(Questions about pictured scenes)
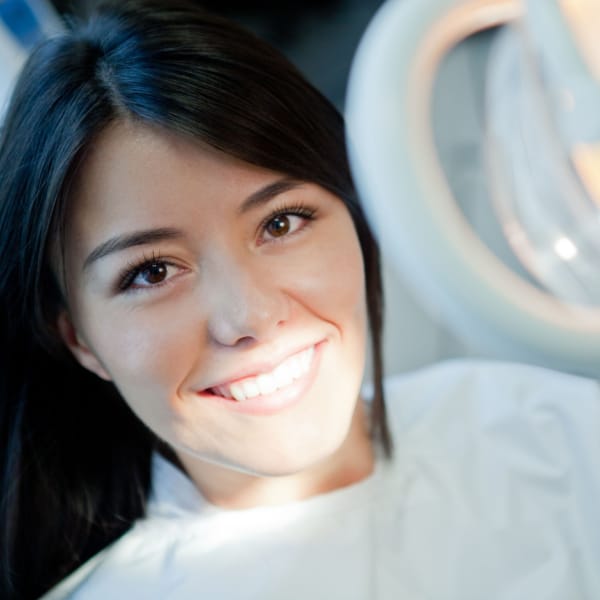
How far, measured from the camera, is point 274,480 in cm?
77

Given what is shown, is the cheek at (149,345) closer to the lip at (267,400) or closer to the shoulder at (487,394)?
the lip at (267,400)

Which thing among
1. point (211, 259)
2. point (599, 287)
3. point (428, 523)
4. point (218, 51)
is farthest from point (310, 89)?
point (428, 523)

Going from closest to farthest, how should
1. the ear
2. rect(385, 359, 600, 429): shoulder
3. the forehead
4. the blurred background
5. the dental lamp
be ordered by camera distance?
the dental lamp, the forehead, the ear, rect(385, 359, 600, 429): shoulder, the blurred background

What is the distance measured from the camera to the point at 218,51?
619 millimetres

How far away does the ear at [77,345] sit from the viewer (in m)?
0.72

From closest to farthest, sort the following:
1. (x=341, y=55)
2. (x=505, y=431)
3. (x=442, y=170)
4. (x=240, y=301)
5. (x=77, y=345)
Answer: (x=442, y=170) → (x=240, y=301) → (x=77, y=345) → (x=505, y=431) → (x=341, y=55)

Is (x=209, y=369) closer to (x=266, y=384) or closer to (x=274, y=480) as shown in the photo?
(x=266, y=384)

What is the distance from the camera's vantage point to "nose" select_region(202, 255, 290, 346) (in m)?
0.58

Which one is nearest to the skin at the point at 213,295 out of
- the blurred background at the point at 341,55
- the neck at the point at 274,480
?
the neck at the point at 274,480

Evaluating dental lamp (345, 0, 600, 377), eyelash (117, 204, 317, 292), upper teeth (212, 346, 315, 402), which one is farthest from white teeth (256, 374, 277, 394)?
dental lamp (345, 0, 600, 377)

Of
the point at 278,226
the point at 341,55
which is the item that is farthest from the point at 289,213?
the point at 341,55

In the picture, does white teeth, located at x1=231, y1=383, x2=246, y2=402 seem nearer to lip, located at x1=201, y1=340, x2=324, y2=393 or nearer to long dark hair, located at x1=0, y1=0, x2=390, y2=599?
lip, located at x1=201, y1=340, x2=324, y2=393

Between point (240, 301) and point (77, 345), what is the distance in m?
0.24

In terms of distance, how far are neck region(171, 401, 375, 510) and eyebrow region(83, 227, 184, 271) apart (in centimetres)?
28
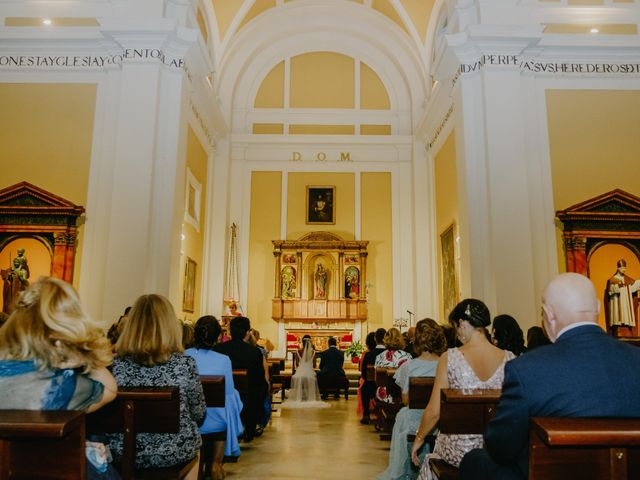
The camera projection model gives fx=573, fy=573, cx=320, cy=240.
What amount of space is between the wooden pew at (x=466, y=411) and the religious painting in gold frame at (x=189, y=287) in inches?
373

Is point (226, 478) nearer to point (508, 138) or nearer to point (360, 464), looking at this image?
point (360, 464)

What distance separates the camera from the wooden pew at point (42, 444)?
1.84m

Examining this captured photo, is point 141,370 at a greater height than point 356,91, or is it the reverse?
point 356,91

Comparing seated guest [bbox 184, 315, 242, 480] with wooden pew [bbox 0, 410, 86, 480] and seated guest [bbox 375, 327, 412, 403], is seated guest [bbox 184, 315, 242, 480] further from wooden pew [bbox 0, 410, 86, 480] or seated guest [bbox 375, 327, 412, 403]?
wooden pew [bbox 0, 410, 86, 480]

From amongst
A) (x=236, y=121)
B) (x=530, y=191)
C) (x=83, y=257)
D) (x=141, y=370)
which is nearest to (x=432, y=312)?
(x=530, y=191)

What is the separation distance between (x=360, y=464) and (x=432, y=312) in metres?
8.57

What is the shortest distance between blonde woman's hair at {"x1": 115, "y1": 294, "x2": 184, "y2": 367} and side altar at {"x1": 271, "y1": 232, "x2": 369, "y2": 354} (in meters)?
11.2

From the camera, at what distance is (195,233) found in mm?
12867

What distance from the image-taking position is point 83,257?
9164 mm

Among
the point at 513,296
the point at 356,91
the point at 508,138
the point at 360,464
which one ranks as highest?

* * *

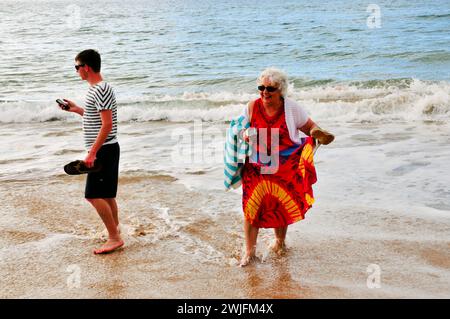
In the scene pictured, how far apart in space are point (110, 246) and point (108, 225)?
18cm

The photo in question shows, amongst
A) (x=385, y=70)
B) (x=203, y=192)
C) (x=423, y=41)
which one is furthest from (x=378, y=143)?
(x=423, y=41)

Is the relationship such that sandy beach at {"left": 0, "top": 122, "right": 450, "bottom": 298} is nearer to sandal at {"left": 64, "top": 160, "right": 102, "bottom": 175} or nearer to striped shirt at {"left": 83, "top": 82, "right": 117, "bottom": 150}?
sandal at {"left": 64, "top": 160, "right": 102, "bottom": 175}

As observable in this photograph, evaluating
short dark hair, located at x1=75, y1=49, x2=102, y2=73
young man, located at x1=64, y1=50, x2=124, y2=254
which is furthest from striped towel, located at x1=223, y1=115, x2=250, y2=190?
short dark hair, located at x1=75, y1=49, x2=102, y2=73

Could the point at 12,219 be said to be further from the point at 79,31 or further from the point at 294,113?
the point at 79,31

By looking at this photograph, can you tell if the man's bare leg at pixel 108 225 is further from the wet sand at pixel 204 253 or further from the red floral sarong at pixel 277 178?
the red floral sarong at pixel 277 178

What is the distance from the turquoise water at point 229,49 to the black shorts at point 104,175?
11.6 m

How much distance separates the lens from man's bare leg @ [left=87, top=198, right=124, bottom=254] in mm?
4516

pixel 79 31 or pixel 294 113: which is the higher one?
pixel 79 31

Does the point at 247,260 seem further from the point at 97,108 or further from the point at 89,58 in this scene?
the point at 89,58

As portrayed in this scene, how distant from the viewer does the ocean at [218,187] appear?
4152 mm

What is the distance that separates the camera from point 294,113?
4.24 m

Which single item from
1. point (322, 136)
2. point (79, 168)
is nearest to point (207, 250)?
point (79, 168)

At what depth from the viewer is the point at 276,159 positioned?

Task objective -
Write out the entries from the line containing "Could the point" through the line containing "At what depth", both included, word for word.

Full output -
Could the point at 12,219 be said to be further from the point at 79,31 or further from the point at 294,113?
the point at 79,31

By looking at this photograph, can you tell if the man's bare leg at pixel 108 225 is further from the wet sand at pixel 204 253 or further from the red floral sarong at pixel 277 178?
the red floral sarong at pixel 277 178

What is the distance from the turquoise water at point 229,49 to the black shorts at point 104,175?
11.6 m

How much distance separates the lens from man's bare leg @ [left=87, top=198, right=124, bottom=254] in mm?
4516

pixel 79 31 or pixel 294 113: which is the higher one?
pixel 79 31

Does the point at 247,260 seem further from the point at 97,108 or further from the point at 89,58 in this scene?
the point at 89,58

As portrayed in this scene, how distant from the viewer does the ocean at [218,187] appear?
4152 mm

What is the distance that separates the camera from point 294,113?
4.24 m

Which single item from
1. point (322, 136)
2. point (79, 168)
is nearest to point (207, 250)?
point (79, 168)

At what depth from the viewer is the point at 276,159 positioned?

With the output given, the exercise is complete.